Juliari didakwa menerima suap uang sebesar Rp32 miliar melalui Plt Direktur Perlindungan Sosial Korban Bencana Sosial (PSKBS) Kemensos, Adi Wahyono, yang juga Kuasa Pengguna Anggaran (KPA), serta Pejabat Pembuat Komitmen (PPK) proyek pengadaan Bansos Covid-19, Matheus Joko Santoso.
Adapun, rincian uang yang diterima Juliari melalui Adi Wahyono dan Matheus Joko yakni, berasal dari Konsultan Hukum, Harry Van Sidabukke, senilai Rp1,28 miliar. Kemudian, dari Presiden Direktur PT Tigapilar Agro Utama, Ardian Iskandar Maddanatja, sejumlah Rp1,95 miliar, serta sebesar Rp29, 252 miliar berasal dari para pengusaha penyedia barang lainnya.
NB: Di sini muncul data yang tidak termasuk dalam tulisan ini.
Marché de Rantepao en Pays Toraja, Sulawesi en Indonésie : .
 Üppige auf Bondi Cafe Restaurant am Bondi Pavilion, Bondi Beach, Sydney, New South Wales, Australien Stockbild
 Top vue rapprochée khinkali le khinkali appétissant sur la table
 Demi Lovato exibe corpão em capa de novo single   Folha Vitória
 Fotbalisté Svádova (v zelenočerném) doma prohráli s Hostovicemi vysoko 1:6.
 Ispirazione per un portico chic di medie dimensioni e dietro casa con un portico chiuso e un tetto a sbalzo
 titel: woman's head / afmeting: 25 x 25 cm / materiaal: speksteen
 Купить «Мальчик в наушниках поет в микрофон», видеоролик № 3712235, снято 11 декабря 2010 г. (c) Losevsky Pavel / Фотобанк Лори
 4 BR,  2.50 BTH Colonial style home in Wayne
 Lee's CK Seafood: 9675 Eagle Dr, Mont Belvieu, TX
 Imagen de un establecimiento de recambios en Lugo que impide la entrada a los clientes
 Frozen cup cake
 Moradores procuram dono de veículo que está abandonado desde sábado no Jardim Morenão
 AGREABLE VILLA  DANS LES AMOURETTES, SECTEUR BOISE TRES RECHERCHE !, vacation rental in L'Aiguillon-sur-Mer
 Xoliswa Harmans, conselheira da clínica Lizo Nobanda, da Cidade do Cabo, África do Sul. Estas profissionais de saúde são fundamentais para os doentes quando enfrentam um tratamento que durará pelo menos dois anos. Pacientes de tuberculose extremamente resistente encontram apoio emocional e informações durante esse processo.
Atas perbuatannya, Juliari Batubara didakwa melanggar Pasal 12 huruf b atau Pasal 11 Juncto Pasal 18 Undang-Undang RI Nomor 31 Tahun 1999 tentang Pemberantasan Tindak Pidana Korupsi sebagaimana telah diubah dengan UU RI Nomor 20 Tahun 2001 Juncto Pasal 55 ayat (1) ke-1 KUHP, Juncto Pasal 64 ayat (1) KUHP.